PAGE EXTRACT ::
--- START ---

Way too much attention paid to the Hindenburg Omen, that this dreaded technical pattern flashed a negative signal recently in the markets, indicating a coming crash.

Supposedly two Omen signals flashed fire engine red recently.

But market analysts say that didn’t happen.

Hindenburg Omen Explained

A 50-year old financial newsletter writer, James Miekka built the Hindenburg Omen in 1995 using a calculus essentially based on Norman G. Fosback's High Low Logic Index.

It essentially looks at stocks trading at 52-week highs and lows, and more moving parts that must miraculously line up in syzygy for the Hindenburg Omen to be set alight and then blow to smithereens over the markets.

Logic being that in a healthy market, stocks either set new yearly highs or annual lows, just not both at the same time. An unhealthy market with both new highs and lows portend a “to the lifeboats, stop the market I want to get off” moment.

As if we haven’t had enough of those already.

--- END ---

PROVIDED DATA ::
--- START ---

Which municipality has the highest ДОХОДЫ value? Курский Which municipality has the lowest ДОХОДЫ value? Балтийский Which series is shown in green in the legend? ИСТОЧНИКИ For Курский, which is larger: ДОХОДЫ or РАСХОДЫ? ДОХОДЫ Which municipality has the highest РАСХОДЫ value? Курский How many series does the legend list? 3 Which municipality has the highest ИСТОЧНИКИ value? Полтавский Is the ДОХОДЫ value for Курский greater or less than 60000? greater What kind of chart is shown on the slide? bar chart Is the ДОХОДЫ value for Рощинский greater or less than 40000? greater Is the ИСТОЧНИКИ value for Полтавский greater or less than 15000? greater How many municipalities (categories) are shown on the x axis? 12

--- END ---

Please repeat the Hindenburg Omen passage from above in full, word for word, with every line kept the same.

RESPONSE ::
Way too much attention paid to the Hindenburg Omen, that this dreaded technical pattern flashed a negative signal recently in the markets, indicating a coming crash.

Supposedly two Omen signals flashed fire engine red recently.

But market analysts say that didn’t happen.

Hindenburg Omen Explained

A 50-year old financial newsletter writer, James Miekka built the Hindenburg Omen in 1995 using a calculus essentially based on Norman G. Fosback's High Low Logic Index.

It essentially looks at stocks trading at 52-week highs and lows, and more moving parts that must miraculously line up in syzygy for the Hindenburg Omen to be set alight and then blow to smithereens over the markets.

Logic being that in a healthy market, stocks either set new yearly highs or annual lows, just not both at the same time. An unhealthy market with both new highs and lows portend a “to the lifeboats, stop the market I want to get off” moment.

As if we haven’t had enough of those already.